WASHINGTON - The Federal Reserve today sent its strongest signal of confidence in the U.S. economy since the Great Recession, deciding that the nation's economic prospects are finally bright enough to withstand a slight pullback in stimulus spending.
Yet the Fed also made clear that it will keep supporting an economy that remains less than fully healthy. It will continue to keep interest rates low and try to boost unusually low inflation, which can be a drag on spending and borrowing.
At his final news conference as Fed chairman before he leaves in January, Ben Bernanke managed a delicate balance: He announced a long-awaited and long-feared reduction in the stimulus. Yet he did so while convincing investors that the Fed would continue to bolster the economy indefinitely. Wall Street roared its approval.

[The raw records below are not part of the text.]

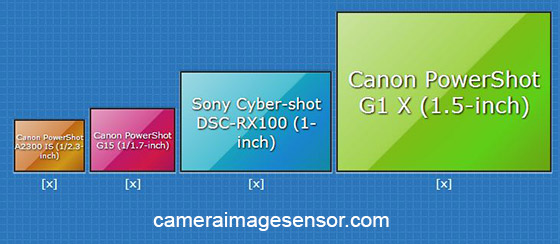 Rx100, G15 sensor size comparison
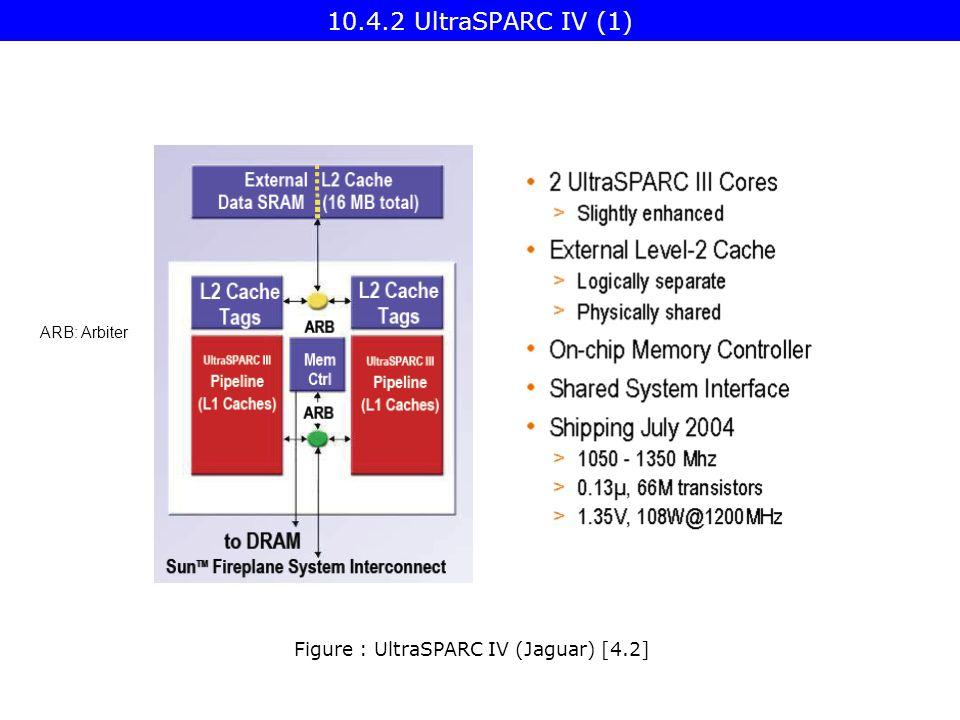 Figure : UltraSPARC IV (Jaguar) [4.2] ARB: Arbiter 10.4.2 UltraSPARC IV (1)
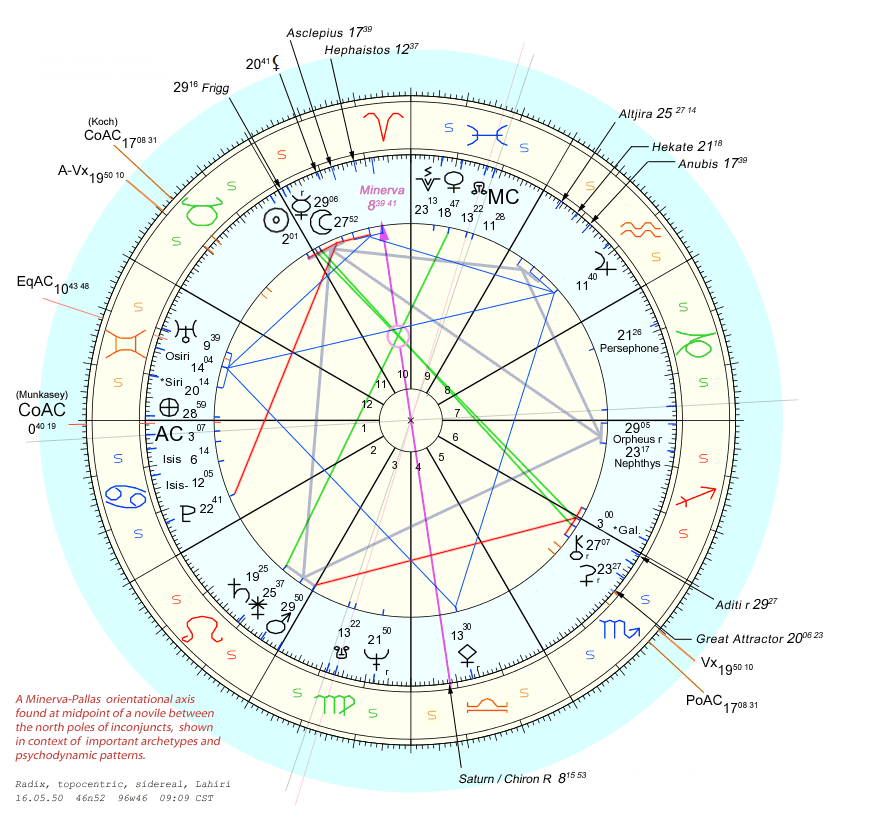 A Minerva-Pallas orientational axis found at midpoint of a novile between the north poles of inconjuncts, shown in context of important archetypes and psychodynamic patterns.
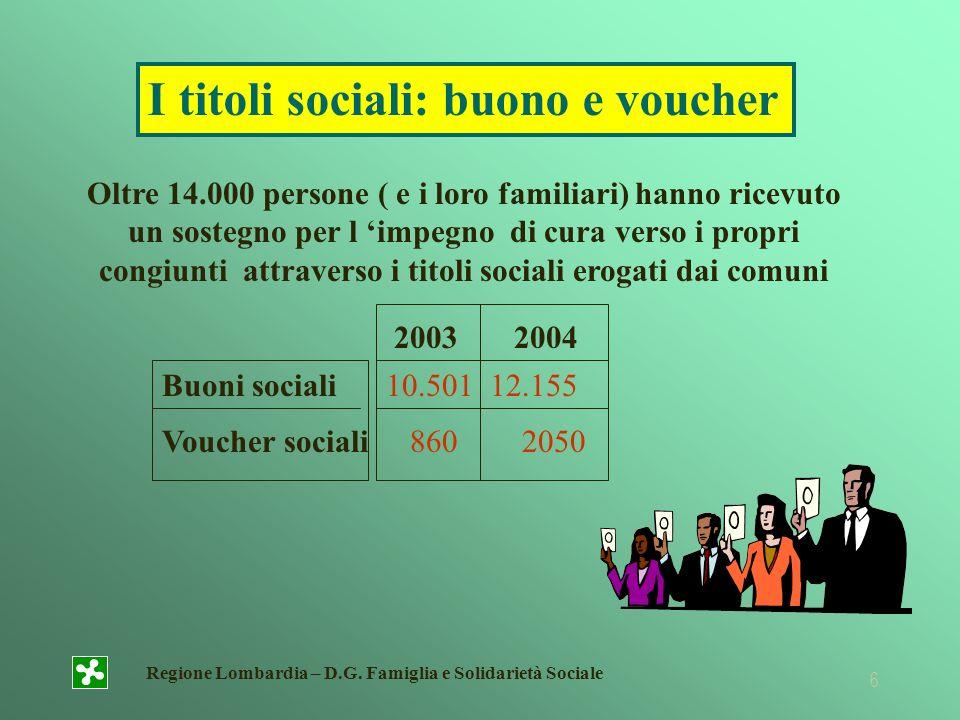 I titoli sociali: buono e voucher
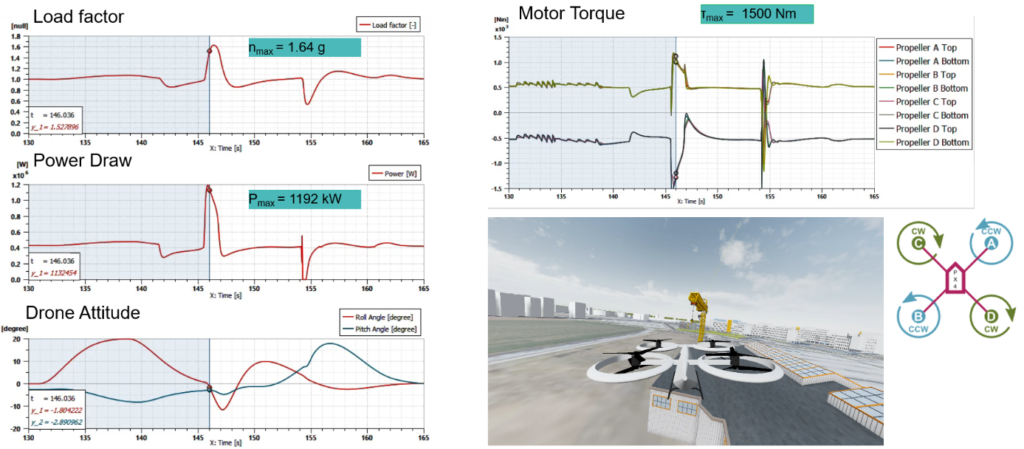 System simulation results of obstacle evasion maneuver with autonomous  urban air mobility vehicle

In a statement after a two-day policy meeting, the Fed said it would trim its $85 billion a month in bond purchases by $10 billion starting in January. Bernanke said the bank expects to make "similar moderate" cuts in its purchases if economic gains continue.

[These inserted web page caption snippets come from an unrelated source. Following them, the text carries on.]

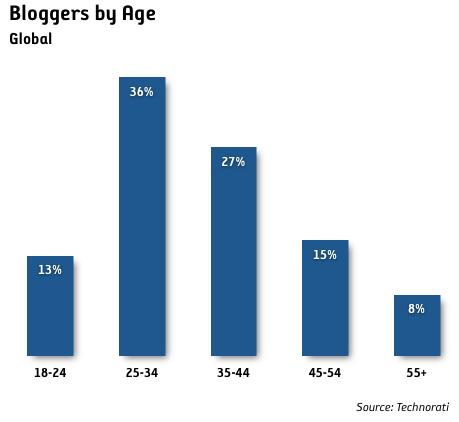Hälften av alla bloggare är 35+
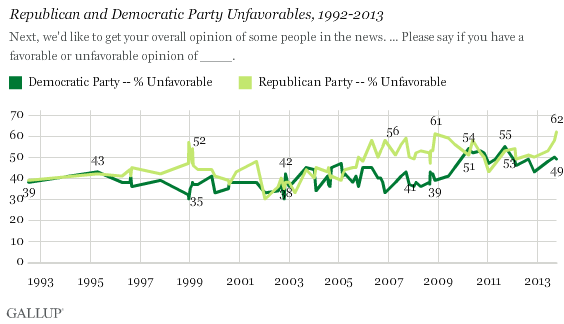 Gallup Party Poll 2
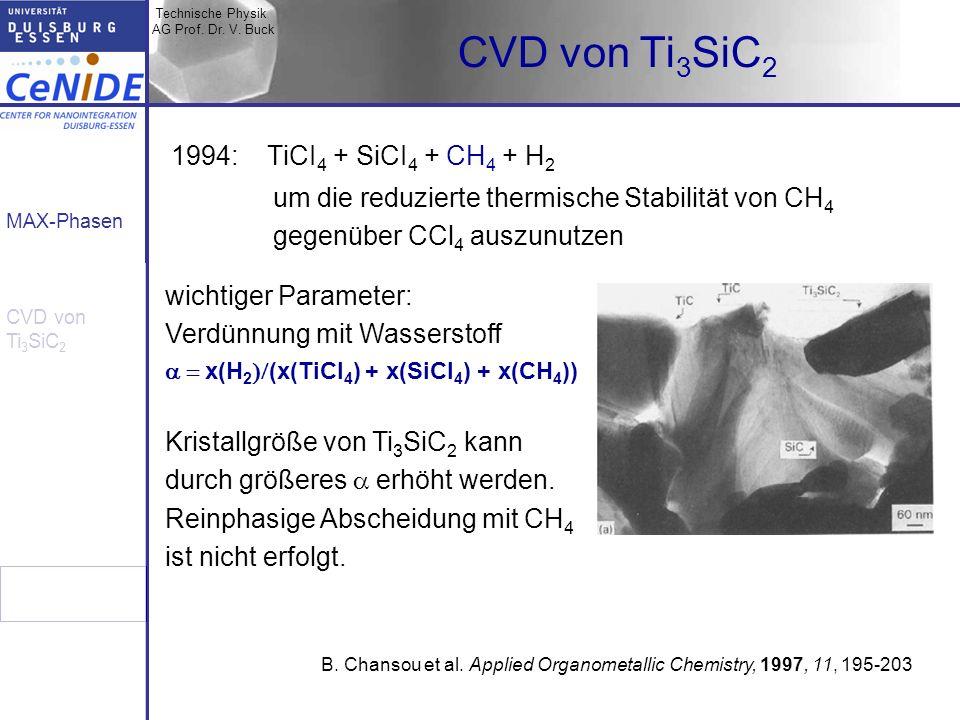 Technische Physik AG Prof. Dr. V. Buck MAX-Phasen CVD von Ti 3 SiC 2 1994: TiCI 4 + SiCI 4 + CH 4 + H 2 B. Chansou et al. Applied Organometallic Chemi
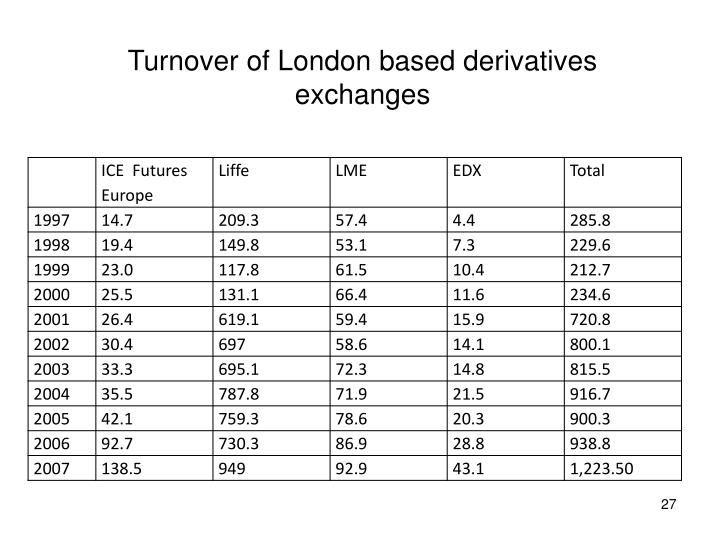Turnover of London based derivatives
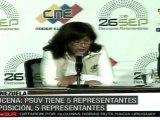 Elecciones parlamentarias venezolanas con resultados apretad
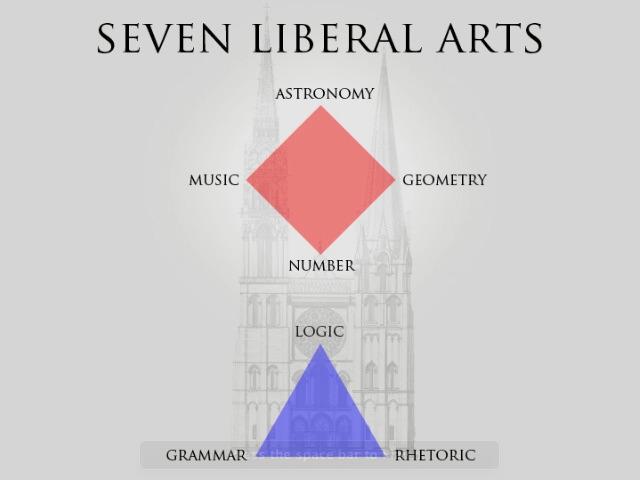 """Trivium """"the expression of intellect"""" and Quadrivium """"Intellect"""""""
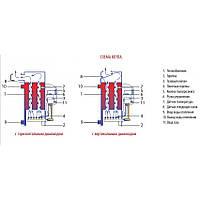 Котел напольный дымоходный газовый ATON Atmo 8E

At the same time, the Fed strengthened its commitment to record-low short-term rates. It said for the first time that it plans to hold its key short-term rate near zero "well past" the time when unemployment falls below 6.5 percent. Unemployment is now 7 percent.

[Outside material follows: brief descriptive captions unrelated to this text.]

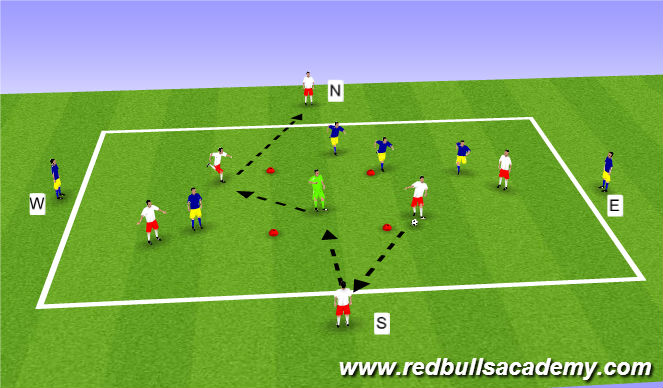 Football/Soccer Session Plan Drill (Colour): II. Main Part : Small-Sided Activity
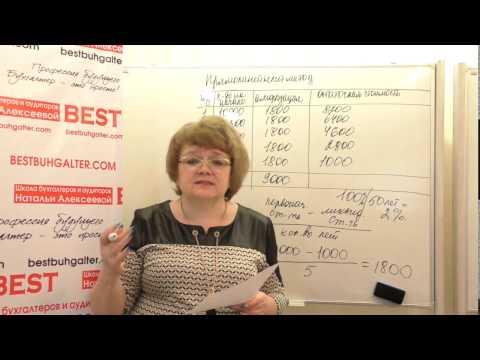 Школа бухгалтеров и аудиторов Урок 5 03 Методы начисления амортизации Прямолинейный метод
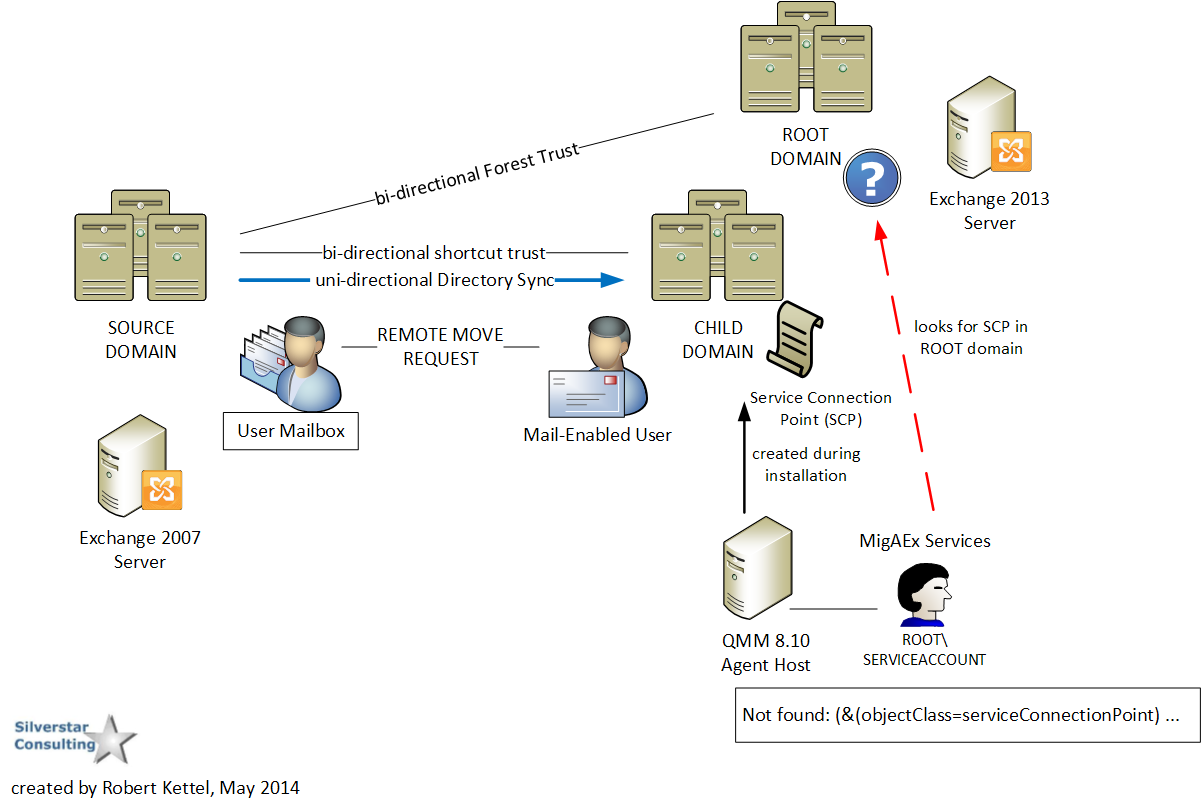 Migration Manager For Active Directory Cloudy Migration Life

The Fed's bond purchases have been intended to drive down long-term borrowing rates by increasing demand for bonds. The prospect of a lower pace of purchases could mean higher loan rates over time.
Nevertheless, investors seemed elated by the Fed's finding that the economy has steadily strengthened, by its firm commitment to low short-term rates and by the only slight amount by which it's paring the bond purchases.